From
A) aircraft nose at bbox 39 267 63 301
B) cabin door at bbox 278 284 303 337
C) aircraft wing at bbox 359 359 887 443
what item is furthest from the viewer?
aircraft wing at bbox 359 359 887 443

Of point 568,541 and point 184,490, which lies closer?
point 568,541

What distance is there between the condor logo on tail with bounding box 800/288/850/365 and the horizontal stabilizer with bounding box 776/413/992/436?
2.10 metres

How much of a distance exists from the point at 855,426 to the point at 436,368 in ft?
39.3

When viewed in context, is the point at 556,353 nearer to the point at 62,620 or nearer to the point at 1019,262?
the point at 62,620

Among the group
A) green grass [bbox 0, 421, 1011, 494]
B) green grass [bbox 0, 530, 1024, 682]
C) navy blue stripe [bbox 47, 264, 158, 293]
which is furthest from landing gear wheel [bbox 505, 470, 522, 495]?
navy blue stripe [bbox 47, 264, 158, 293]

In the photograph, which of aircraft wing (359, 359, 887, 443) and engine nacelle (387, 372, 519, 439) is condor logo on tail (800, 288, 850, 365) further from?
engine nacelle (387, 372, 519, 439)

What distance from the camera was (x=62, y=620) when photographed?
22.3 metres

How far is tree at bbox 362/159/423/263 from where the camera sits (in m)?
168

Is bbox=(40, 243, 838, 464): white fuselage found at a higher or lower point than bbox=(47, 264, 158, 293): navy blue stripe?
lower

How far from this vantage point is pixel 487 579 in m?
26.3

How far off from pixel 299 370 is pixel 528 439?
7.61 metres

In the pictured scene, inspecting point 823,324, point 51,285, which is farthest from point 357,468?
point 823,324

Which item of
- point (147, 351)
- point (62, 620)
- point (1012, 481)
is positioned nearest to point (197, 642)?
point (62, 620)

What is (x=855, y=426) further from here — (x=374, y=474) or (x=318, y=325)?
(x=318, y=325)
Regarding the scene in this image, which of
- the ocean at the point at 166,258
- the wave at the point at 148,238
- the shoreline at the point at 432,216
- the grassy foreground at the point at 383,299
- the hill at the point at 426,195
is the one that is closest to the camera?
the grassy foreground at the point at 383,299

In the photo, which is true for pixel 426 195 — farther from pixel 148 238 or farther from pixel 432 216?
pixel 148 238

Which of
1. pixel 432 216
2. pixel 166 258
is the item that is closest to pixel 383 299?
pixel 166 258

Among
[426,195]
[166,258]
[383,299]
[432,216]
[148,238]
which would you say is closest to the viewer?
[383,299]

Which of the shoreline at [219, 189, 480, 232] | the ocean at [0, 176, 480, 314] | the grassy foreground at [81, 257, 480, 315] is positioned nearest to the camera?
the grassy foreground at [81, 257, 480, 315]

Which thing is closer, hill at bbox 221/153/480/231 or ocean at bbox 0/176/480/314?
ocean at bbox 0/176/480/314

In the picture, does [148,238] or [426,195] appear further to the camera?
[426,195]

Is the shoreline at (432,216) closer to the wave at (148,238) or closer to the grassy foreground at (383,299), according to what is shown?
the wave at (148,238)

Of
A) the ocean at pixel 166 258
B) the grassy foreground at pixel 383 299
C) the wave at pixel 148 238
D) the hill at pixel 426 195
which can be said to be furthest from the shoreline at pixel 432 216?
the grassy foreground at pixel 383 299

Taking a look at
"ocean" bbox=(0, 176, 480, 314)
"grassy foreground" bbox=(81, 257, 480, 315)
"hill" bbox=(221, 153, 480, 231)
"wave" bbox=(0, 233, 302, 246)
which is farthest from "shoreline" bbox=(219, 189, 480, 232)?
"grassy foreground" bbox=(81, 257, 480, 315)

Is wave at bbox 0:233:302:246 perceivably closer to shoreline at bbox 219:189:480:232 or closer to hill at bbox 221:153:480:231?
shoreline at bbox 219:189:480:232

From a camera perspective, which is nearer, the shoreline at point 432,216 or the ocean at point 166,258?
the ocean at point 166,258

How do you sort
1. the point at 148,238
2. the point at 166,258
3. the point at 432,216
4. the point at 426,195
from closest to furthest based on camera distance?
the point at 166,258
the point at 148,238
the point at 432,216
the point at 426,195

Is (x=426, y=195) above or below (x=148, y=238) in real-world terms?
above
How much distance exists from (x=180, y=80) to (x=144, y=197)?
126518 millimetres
· · ·
Copy every line of the records word for word.

From
A) aircraft nose at bbox 39 267 63 301
B) cabin door at bbox 278 284 303 337
C) aircraft wing at bbox 359 359 887 443
what item is furthest from the viewer?
aircraft wing at bbox 359 359 887 443

Of point 568,541 and point 184,490, which lies closer?
point 568,541

What distance is there between the condor logo on tail with bounding box 800/288/850/365 and the horizontal stabilizer with bounding box 776/413/992/436?
2.10 metres

How much of a distance exists from the point at 855,426 to the point at 436,368 in ft?
39.3

When viewed in context, is the point at 556,353 nearer to the point at 62,620 or nearer to the point at 1019,262?
the point at 62,620

Among the group
A) green grass [bbox 0, 421, 1011, 494]
B) green grass [bbox 0, 530, 1024, 682]
C) navy blue stripe [bbox 47, 264, 158, 293]
which is furthest from landing gear wheel [bbox 505, 470, 522, 495]?
navy blue stripe [bbox 47, 264, 158, 293]

In the photograph, which of aircraft wing (359, 359, 887, 443) and engine nacelle (387, 372, 519, 439) is condor logo on tail (800, 288, 850, 365) further from?
engine nacelle (387, 372, 519, 439)

What distance from the camera was (x=62, y=620) when photographed?
22.3 metres

How far is tree at bbox 362/159/423/263 from where the camera sits (in m)?
168

Is bbox=(40, 243, 838, 464): white fuselage found at a higher or lower point than bbox=(47, 264, 158, 293): navy blue stripe?
lower

How far from this vantage point is pixel 487 579 in m?
26.3

How far off from pixel 299 370 is pixel 528 439?
7.61 metres

In the pictured scene, inspecting point 823,324, point 51,285, which is farthest from point 357,468?
point 823,324

Which item of
- point (147, 351)
- point (62, 620)
- point (1012, 481)
is positioned nearest to point (197, 642)?
point (62, 620)

What is (x=855, y=426) further from here — (x=374, y=474) or (x=318, y=325)?
(x=318, y=325)
Regarding the scene in this image, which of
- the ocean at the point at 166,258
- the wave at the point at 148,238
- the shoreline at the point at 432,216
- the grassy foreground at the point at 383,299
- the hill at the point at 426,195
is the one that is closest to the camera?
the grassy foreground at the point at 383,299

In the photo, which is true for pixel 426 195 — farther from pixel 148 238 or farther from pixel 432 216?
pixel 148 238

Which of
1. pixel 432 216
2. pixel 166 258
is the item that is closest to pixel 383 299?
pixel 166 258

Among
[426,195]
[166,258]
[383,299]
[432,216]
[148,238]
which would you say is closest to the viewer?
[383,299]

Which of the shoreline at [219, 189, 480, 232] | the ocean at [0, 176, 480, 314] | the grassy foreground at [81, 257, 480, 315] is positioned nearest to the camera?
the grassy foreground at [81, 257, 480, 315]

Which thing is closer, hill at bbox 221/153/480/231 or ocean at bbox 0/176/480/314?
ocean at bbox 0/176/480/314

In the picture, does [148,238] or [426,195] appear further to the camera?
[426,195]

Is the shoreline at (432,216) closer to the wave at (148,238) or closer to the grassy foreground at (383,299), according to what is shown?
the wave at (148,238)

Of
A) the ocean at pixel 166 258
B) the grassy foreground at pixel 383 299
C) the wave at pixel 148 238
D) the hill at pixel 426 195
which can be said to be furthest from the shoreline at pixel 432 216?
the grassy foreground at pixel 383 299

Taking a look at
"ocean" bbox=(0, 176, 480, 314)
"grassy foreground" bbox=(81, 257, 480, 315)
"hill" bbox=(221, 153, 480, 231)
"wave" bbox=(0, 233, 302, 246)
which is farthest from "shoreline" bbox=(219, 189, 480, 232)?
"grassy foreground" bbox=(81, 257, 480, 315)

Is wave at bbox 0:233:302:246 perceivably closer to shoreline at bbox 219:189:480:232 or closer to hill at bbox 221:153:480:231?
shoreline at bbox 219:189:480:232

From a camera perspective, which is nearer, the shoreline at point 432,216 or the ocean at point 166,258?
the ocean at point 166,258

How do you sort
1. the point at 148,238
2. the point at 166,258
3. the point at 432,216
4. the point at 426,195
from closest to furthest based on camera distance?
the point at 166,258
the point at 148,238
the point at 432,216
the point at 426,195

Is (x=426, y=195) above or below (x=148, y=238) in real-world terms?
above
How much distance exists from (x=180, y=80) to (x=144, y=197)?
126518 millimetres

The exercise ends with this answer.